Подскакал капитан Хале, осадил лошадь.
   – Патруль доносит, что к востоку заметна серьезная активность. Похоже, на нас движется большая группа.
   – Фил, давайте сюда, – сказал Маккензи в портативный передатчик, который он возил на седле. Правда, из Сан-Франциско глушили передачи на всех частотах, и нужна была значительная мощность, чтобы связаться на расстоянии даже в несколько миль. Поэтому разведка передавала сообщения через посыльных.
   Полковник заметил, что стрельба в глубине полуострова стихла.
   «Если они отойдут в центре и ударят по нашим флангам, где мы слабее…»
   Едва слышный сквозь шум глушилок голос с полевого командного пункта армии подтвердил: активные передвижения слева и справа наводят на мысль, что фэллониты готовят прорыв. Но возможно, это обманный маневр. Основная масса армии Сьерры останется на месте, пока ситуация не прояснится. Маккензи должен держаться, рассчитывая пока только на собственные силы.
   – Будем держаться.
   Маккензи устроил на вершине холма командный пункт, собрав вокруг штаб и посыльных. Артиллерия, конница и пехота строились внизу. Над головами начали кружить чайки, как бы заранее чувствуя поживу.
   – Думаете, выстоим? – спросил Спейер.
   – Уверен. Если они будут прорываться вдоль прибрежной черты, мы легко разрежем их на части, и они окажутся под сильным огнем. А если пойдут выше по холмам, то здесь у нас для оборонительных действий местность идеальная, прямо как в учебнике по тактике.
   – Они могут попробовать обойти нас и ударить с тыла.
   – Ну и что же. И это не лучший замысел. Тогда мы пойдем на Сан-Франциско, отступая, а не наступая.
   – А вдруг гарнизон сделает вылазку?
   – Пускай. По численности мы будем равны, но у нас получше с вооружением. И на нашей стороне вспомогательные силы кланов, привыкшие действовать в холмистой местности.

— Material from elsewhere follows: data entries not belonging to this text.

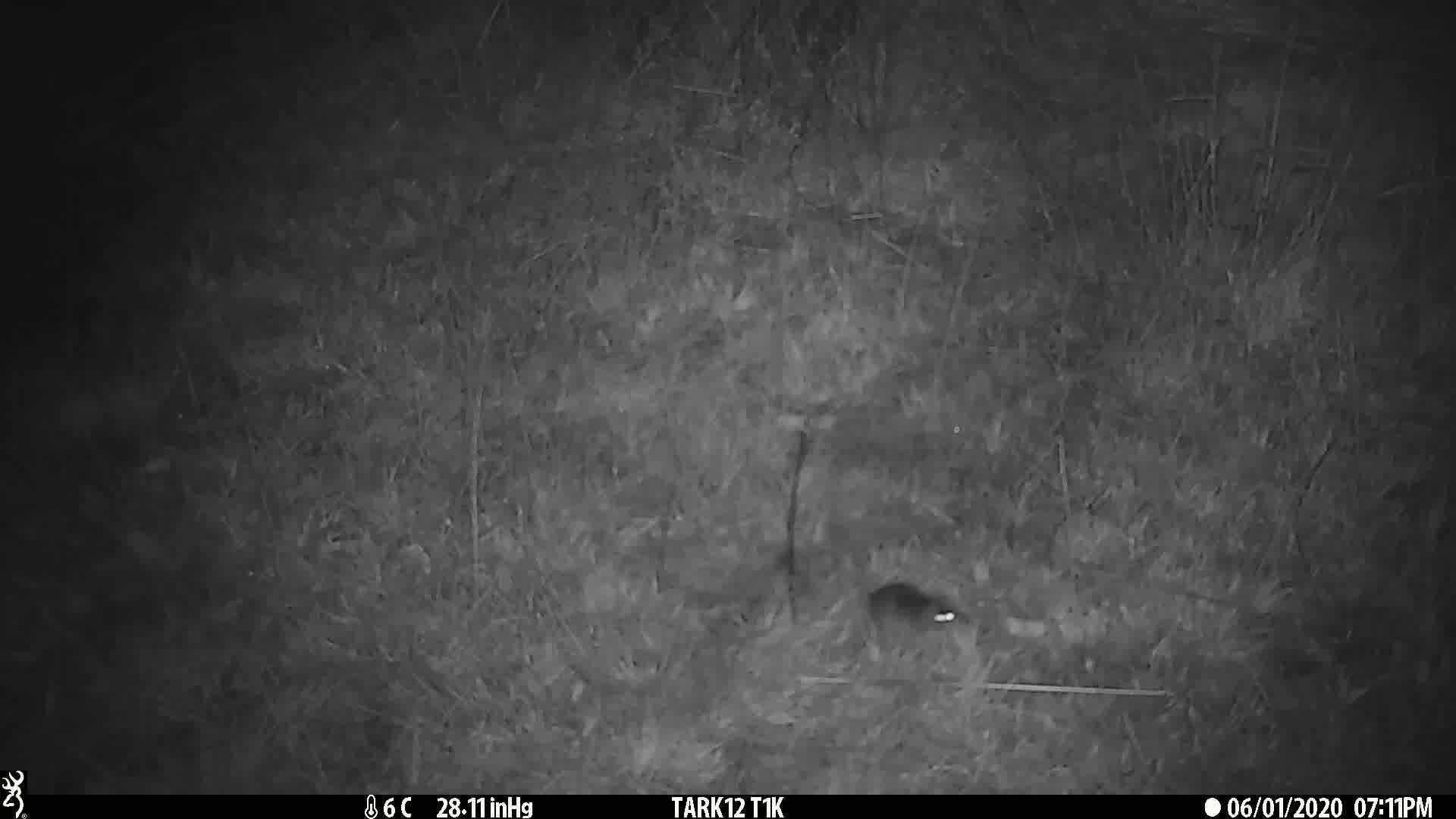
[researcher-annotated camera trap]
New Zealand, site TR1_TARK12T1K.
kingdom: Animalia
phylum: Chordata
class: Mammalia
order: Rodentia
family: Muridae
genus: Mus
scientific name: Mus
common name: mouse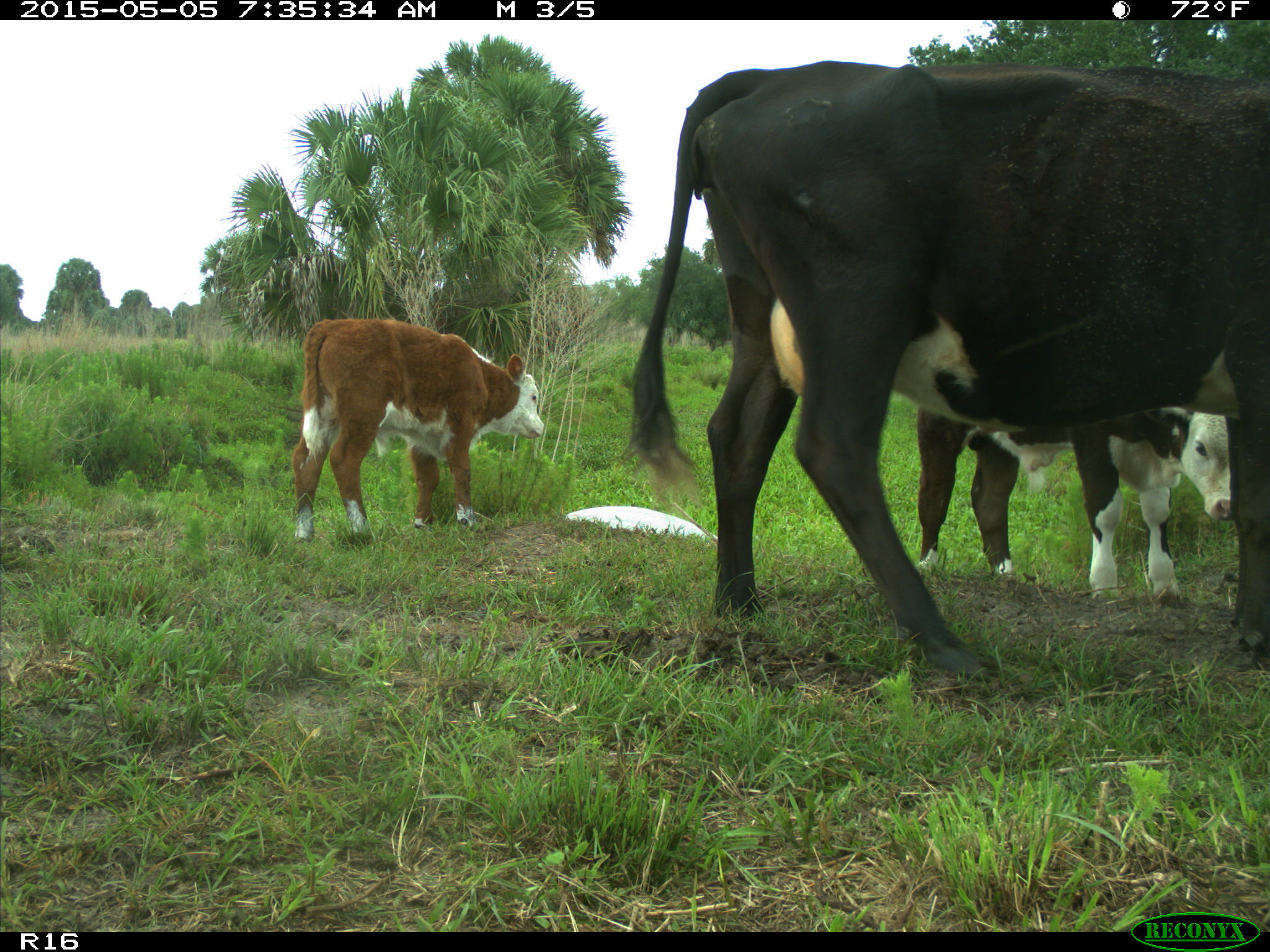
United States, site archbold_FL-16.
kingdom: Animalia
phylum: Chordata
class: Mammalia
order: Artiodactyla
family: Bovidae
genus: Bos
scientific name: Bos taurus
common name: domestic cow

   Сначала показались отдельные всадники в дюнах, затем из леса пошла основная масса. Разведчики доносили: отряд сильный, примерно вдвое больше людей, чем у нас, но меньше артиллерии, и у них не хватает горючего. Противник явно спешил сблизиться и атаковать, чтобы штыками и саблями компенсировать пушки «Бродяг».
   Донеслось пение рожков. Кавалерия фэллонитов опустила копья и набрала скорость, переходя в карьер, затем в галоп, пока земля не задрожала под лавиной конницы. За ними двинулась пехота и артиллерия по бокам. Между первой и второй цепью пехотинцев полз бронеавтомобиль, на котором не было ни ракетной установки, ни даже пулеметов. «Хорошие солдаты, – подумал Маккензи, – и хорошо идут». Ему была ненавистна мысль о том, что должно было случиться.
   Обороняющиеся ждали, маскируясь в песке. На склонах холма, где засели минометчики и солдаты с винтовками, вспыхивали огоньки. Было видно, как падали с коней всадники, вдруг роняли оружие и валились на колени пехотинцы, но цепи смыкались и упорно шли вперед. Маккензи взглянул на батарею гаубиц внизу. Наводчики стояли, прильнув к дальномерам и прицелам. Ямагучи, сидевший верхом в нескольких метрах за линией орудий, взмахнул саблей: пушки рявкнули, в дыму сверкнул огонь, и картечь с визгом понеслась к наступающим.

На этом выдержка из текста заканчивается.